No entanto, a presença de familiares ou intérpretes,
durante a consulta, pode causar constrangimento ao relatar os seus problemas de
saúde [29,31] e impedir que o surdo participe do atendimento como agente ativo
[23,33].
Para mudar esses estigmas em torno da população surda e
solucionar as barreiras comunicacionais, é necessário mudar o foco dos serviços
de saúde para oferecer suporte com o intuito de atendê-los de forma humanizada
e com qualidade, considerando os aspectos sociais e culturais [23,25,30,31].
Por fim, toda a problemática acerca das dificuldades
encontradas nesta revisão está voltada para a comunicação eficaz entre
usuário-profissional. No âmbito da saúde, uma das ferramentas mais poderosas é
o acolhimento com uma escuta qualificada, que garante a integralidade e
qualidade das ações de saúde focada no indivíduo.

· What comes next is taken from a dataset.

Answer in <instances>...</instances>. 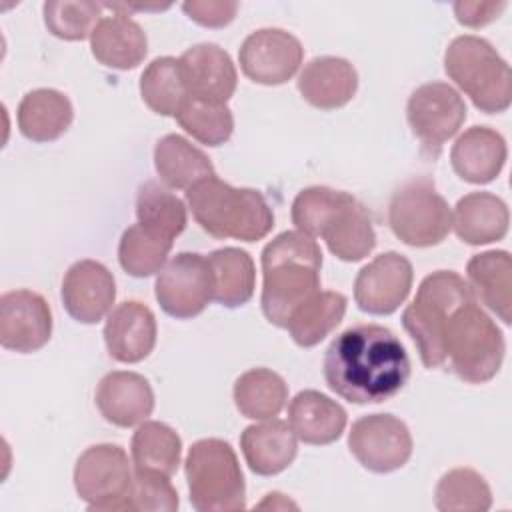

A partir da síntese dos estudos analisados, evidenciou-se
que a maior dificuldade enfrentada pelos surdos na procura por atendimento à
saúde na atenção básica é a comunicacional. Esta dificuldade está relacionada a
fatores que podem comprometer a qualidade dos atendimentos em saúde, dentre
eles a escassez de profissionais capacitados e a falta de intérpretes de
Libras.
É notável que as ações dos profissionais de saúde são
pautadas pela comunicação efetiva. Todavia, é imprescindível, na assistência a
qualquer usuário, um debruçamento e qualificação, com
vista à promoção da saúde enquanto direito equânime, que resulte na
integralidade do cuidado em saúde na atenção primária. Com efeito, mesmo após
15 anos do decreto que regulamenta a Libras, a comunidade surda ainda enfrenta
dificuldades de comunicação com os profissionais nos serviços de saúde.
Ademais, foi constatada uma escassez bibliográfica a
respeito da acessibilidade do atendimento ao surdo na Atenção Básica de Saúde.
Este fato pode ser justificado pela limitação da busca aplicada na metodologia.